Ghost employment means an employee that is only on paper, they may be a deceased employee still in the payroll system or an individual no longer with the organization but who is still receiving a paycheck. An organization must determine if they have ghost workers to keep the payroll department on track and protect their funds.
Many employers think that paying ghost employees would never happen to them. However, this is more common than most business owners assume. In fact, it is so prevalent that it costs organizations billions of dollars annually, whether by mistake or crooked bookkeepers and accountants working the system.
Those who make ghost employee accounts are generally composed of more than one fake persona, and just about all fraud instances begin small and grow over time. Keep in mind that normally a thief will be looking to steal as much as possible without being caught.
Employers should look for suspicious signs such as an unlisted Social Security number, multiple employees with the same Social Security number, an employee who does not have taxes or benefit deductions, or an employee with various address changes throughout the year are all red flags.
If two employees have the same bank account number, they could use multiple bank accounts for a ghost employee’s paycheck and split the proceeds. Employers must also look for multiple paychecks issued to an employee within one pay period, or an image of the payroll check shows that a different name endorsed it.
An employee who has received multiple pay increases within a single year or a bonus at a different time from the rest of the employees is another red flag. It is also smart to note if an employee hasn’t taken any paid time off for an entire year, or those processing payroll do not take any paid time off.
To help prevent ghost employment from becoming an issue, employers can implement internal protocols that permit several employees to review each processed payroll. Just one employee operating with no oversight heightens the likelihood of payroll fraud. Employers should also have a checks and balances system in place to avoid theft. Dividing payroll-related tasks among a few people is a smart course of action.
Other preventative methods to avoid ghost employment:
- Implementing hiring protocols to check candidate Social Security Numbers and driver’s license or state identification number.
- Frequently running all employees’ Social Security numbers through the Social Security Administration’s website. (E-Verify and or a background check may help).
- Payroll processing tasks should always be delegated to multiple individuals.
- Establishing a payment system that mandates employees to identify themselves.
- Checking employees’ hours for variation, as too precise of hours could signal a ghost employee.

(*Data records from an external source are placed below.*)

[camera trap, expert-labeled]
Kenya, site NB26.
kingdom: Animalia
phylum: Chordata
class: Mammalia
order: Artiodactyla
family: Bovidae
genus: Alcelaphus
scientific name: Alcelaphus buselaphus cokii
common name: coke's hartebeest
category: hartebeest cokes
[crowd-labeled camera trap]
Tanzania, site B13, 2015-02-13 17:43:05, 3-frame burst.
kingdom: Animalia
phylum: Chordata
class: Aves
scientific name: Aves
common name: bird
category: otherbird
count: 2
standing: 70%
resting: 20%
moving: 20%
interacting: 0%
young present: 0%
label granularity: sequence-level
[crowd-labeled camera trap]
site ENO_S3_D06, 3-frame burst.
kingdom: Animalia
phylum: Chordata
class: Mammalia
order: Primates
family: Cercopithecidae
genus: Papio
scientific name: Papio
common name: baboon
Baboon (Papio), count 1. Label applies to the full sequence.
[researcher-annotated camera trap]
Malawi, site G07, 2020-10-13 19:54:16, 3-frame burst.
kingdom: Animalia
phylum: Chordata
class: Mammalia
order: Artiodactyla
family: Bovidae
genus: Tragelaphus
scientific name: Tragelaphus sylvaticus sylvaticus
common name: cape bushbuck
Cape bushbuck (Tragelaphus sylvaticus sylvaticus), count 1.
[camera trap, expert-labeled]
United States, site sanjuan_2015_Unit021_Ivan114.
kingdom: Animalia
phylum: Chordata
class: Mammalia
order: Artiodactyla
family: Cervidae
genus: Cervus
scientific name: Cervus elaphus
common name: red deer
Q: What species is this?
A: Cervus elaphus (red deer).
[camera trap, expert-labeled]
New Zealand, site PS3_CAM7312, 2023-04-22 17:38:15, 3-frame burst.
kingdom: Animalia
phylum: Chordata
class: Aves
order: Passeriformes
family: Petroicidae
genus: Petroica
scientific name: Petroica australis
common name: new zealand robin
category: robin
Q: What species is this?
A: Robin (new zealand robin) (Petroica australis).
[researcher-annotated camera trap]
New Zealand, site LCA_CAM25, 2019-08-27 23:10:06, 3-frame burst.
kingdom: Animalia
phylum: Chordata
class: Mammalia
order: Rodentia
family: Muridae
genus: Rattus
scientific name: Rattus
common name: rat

- Remaining suspicious if an employee requests paper checks rather than automatic direct deposit and their personal file contains limited payroll information.
It is smart for business owners to regularly enforce payroll audits even if there are balances in place for each payroll processing event. It is also in the best interest of your clients to compare employee payroll file information to payroll processing records to avoid ghost employment instances from happening. By implementing specific protective measures, organizations can be proactive in preventing those who are trying to steal money from the business.